For each pop sequence, print in one line "YES" if it is indeed a possible pop sequence of the stack, or "NO" if not.

Sample Input:

5 7 5
1 2 3 4 5 6 7
3 2 1 7 5 6 4
7 6 5 4 3 2 1
5 6 4 3 7 2 1
1 7 6 5 4 3 2

Sample Output:

YES
NO
NO
YES
NO

My C program is following.

//Pop Sequence

#include <stdio.h>
#include <stdlib.h>

int possible(int* s, int M, int N);
int maxlessthantemp(int* t, int temp);

int main(void)
{
	int M, N, K, i, j;
	scanf("%d %d %d", &M, &N, &K);
	int* p = (int*)malloc(K * sizeof(int));//To mark whether every one of these K sequences is a possible pop sequence of the stack

        int* seq = (int*)malloc(N * sizeof(int));//To point to a specific sequence
	for (i = 0; i < K; ++i)
	{
		for (j = 0; j < N; ++j)
		{
			scanf("%d", &seq[j]);
		}
		if (possible(seq,M,N))
		{
			p[i] = 1;//Possible pop sequence. Set p[i] to 1
		}
		else
		{
			p[i] = 0;//Impossible. Set p[i] to 0 

                }
	}
	for (i = 0; i < K; ++i)
	{
		if (p[i])
		{
			printf("YES\n");//Possible to pop. Print "YES"
		}
		else
		{
			printf("NO\n");//Impossible to pop. Print "YES"

 		}
	}
	return 0;
}

//To judge whether a specific sequence is possible to pop
int possible(int* s, int M, int N)
{
	int i;
	if (*s > M)
	{
		return 0;//The first element to pop is *s, which means elements 1~*s have been pushed. If the number of elements in the stack(*s) is more than M, this sequence doesn't match related demand

 	}
	int temp = *s;//To mark the popping element. *s is popped now.
	int* t = (int*)malloc(N * sizeof(int));//To mark which element(s) have/has been popped in this sequence
	for (i = 0; i < N; ++i)
	{
		*(t + i) = i+1;//Not popped yet. Set it to related element value
	}
	*(t-1+*s) = 0;//*s is popped. Set *(t-1+*s) to 0
	for (i = 1; i < N; ++i)
	{
		if (*(s + i) < maxlessthantemp(t,temp))
		{
			return 0;//Not proper popping element. Return 0
		}
		/* In the circumstances of *(s + i) > maxlessthantemp(t, temp) (Only pushing operation may cause overflowing, constant popping can not),
		the number of elements currently having been pushed subtracts the number of those elements who have been popped, gaining the number of elements currently in the stack.

## INPUT DATA
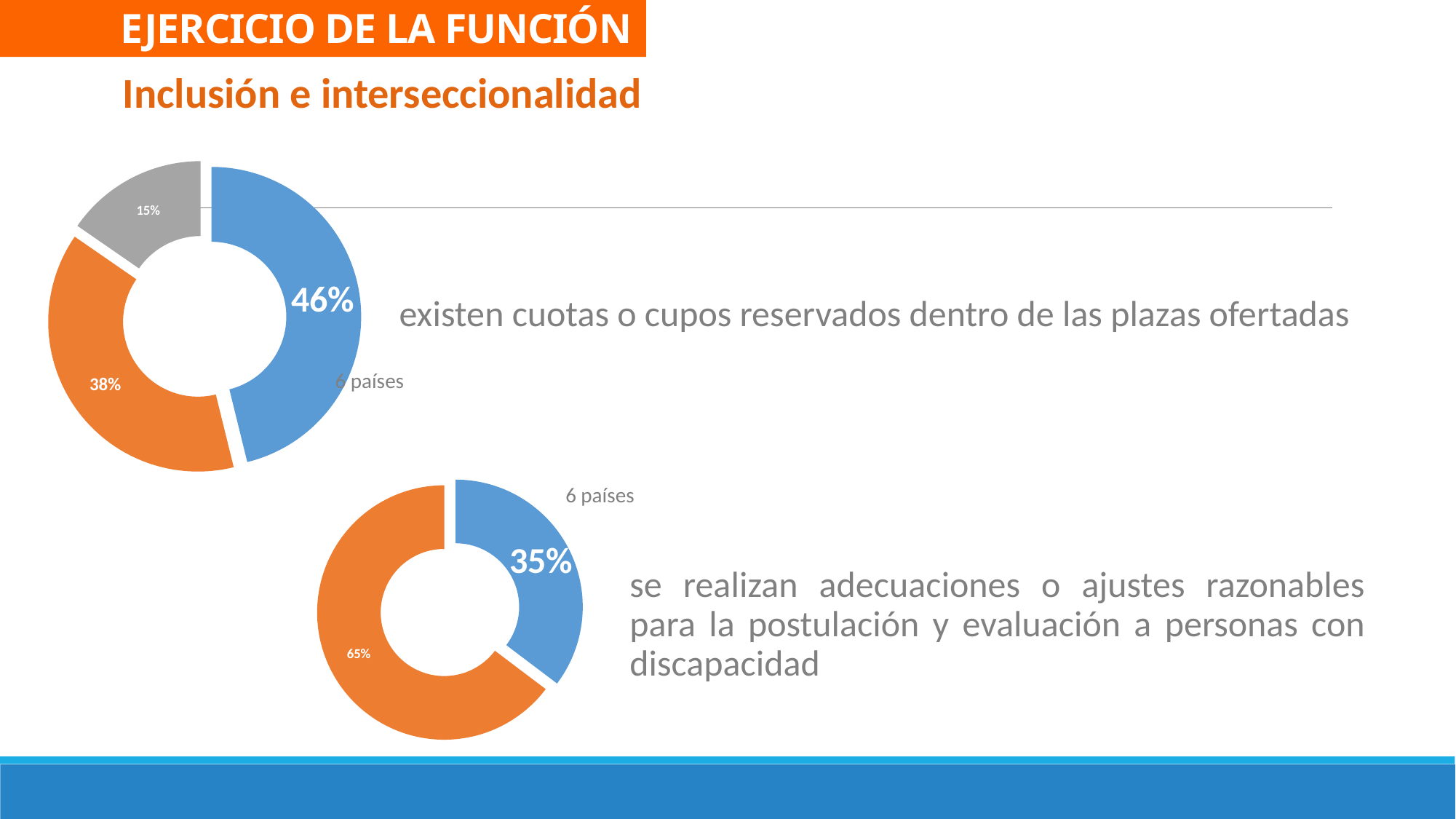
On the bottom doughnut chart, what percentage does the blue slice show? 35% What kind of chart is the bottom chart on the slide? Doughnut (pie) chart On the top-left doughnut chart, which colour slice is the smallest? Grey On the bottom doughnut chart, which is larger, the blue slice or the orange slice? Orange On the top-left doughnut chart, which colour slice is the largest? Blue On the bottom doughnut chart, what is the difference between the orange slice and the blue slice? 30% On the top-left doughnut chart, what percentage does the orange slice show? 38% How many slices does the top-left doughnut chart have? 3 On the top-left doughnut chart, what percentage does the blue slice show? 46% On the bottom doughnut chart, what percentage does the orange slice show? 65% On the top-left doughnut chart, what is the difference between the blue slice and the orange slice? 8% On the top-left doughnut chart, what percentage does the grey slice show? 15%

--

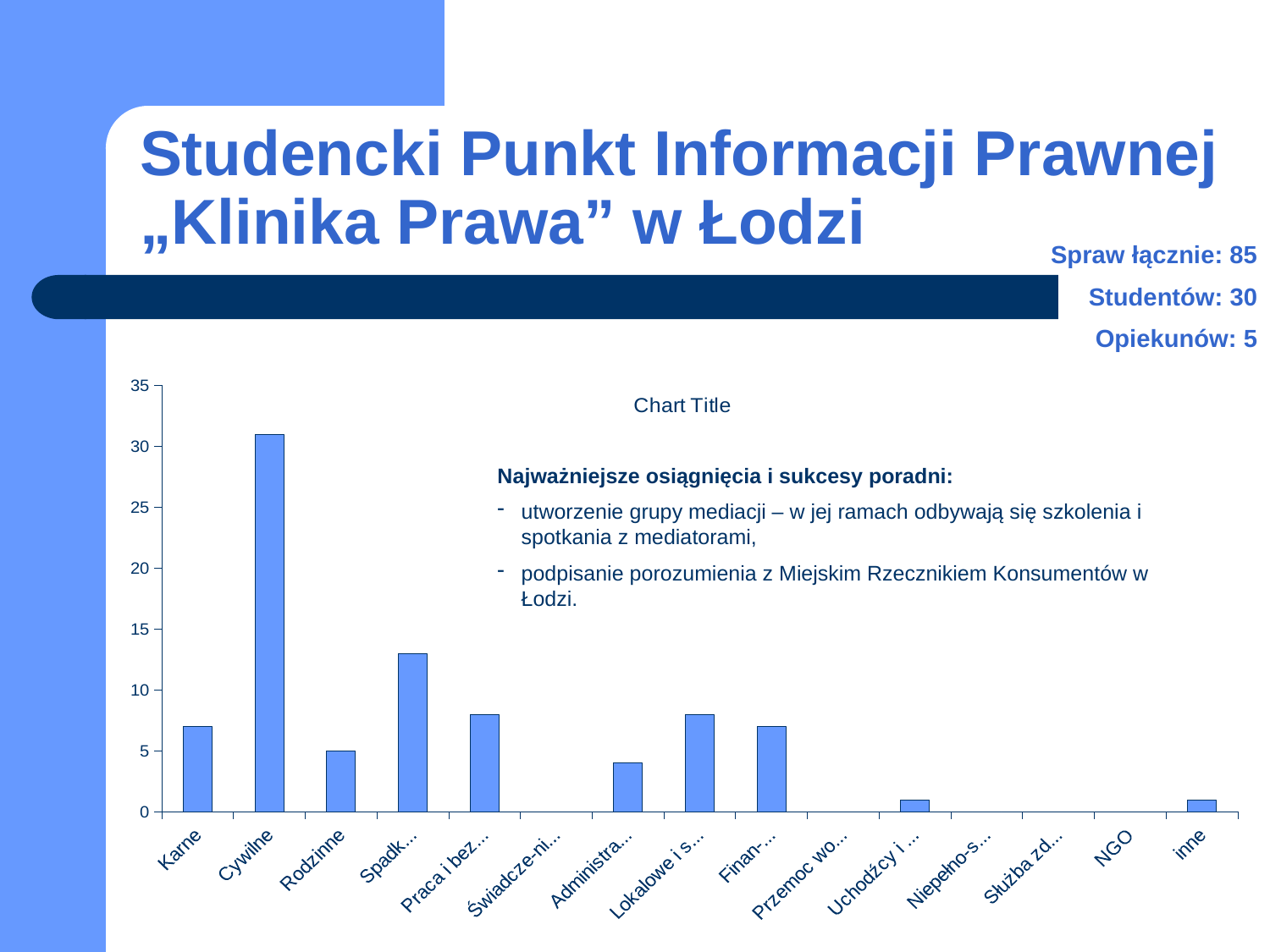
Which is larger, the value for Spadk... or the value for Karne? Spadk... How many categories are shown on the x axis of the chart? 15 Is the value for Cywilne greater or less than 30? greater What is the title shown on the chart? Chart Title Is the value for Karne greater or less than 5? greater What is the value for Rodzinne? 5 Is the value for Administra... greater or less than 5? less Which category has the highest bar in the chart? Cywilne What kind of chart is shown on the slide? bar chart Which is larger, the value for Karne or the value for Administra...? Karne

## ACTIONS TO TAKE
**1.** Transcribe the stack pop-sequence post between "My C program" and "int main(void)", inclusive.
**2.** Carry the stack pop-sequence post forward from the point where it stops, writing the part that comes next.

## WRITTEN RESPONSES
**1.**
My C program is following.

//Pop Sequence

#include <stdio.h>
#include <stdlib.h>

int possible(int* s, int M, int N);
int maxlessthantemp(int* t, int temp);

int main(void)

**2.**
                If it's more than M, this sequence can not be popped rightly
		*/
		if (*(s + i) > maxlessthantemp(t, temp)&& *(s + i) - i > M)
		{
				return 0;
		}
		*(t - 1 + *(s + i)) = 0;//Having been popped. Set it to 0
		temp = *(s + i);//To mark the popping element

 	}
	return 1;
}

/*Proper popping element should meet either one of following two conditions:
1.More than the biggist popped element.
2.Less than the biggist popped element, but in this condition, it should be the maximum of those having not been popped.
So, proper popping element in the function possible(int* s, int N) should be more than temp, or the maximum of those haven't been popped among less-than-temp elements.

I defined a function maxlessthantemp(int* t, int temp) to mark the maximum of those haven't been popped among less-than-temp elements, so proper popping element should be at least this value.
*/
int maxlessthantemp(int* t, int temp)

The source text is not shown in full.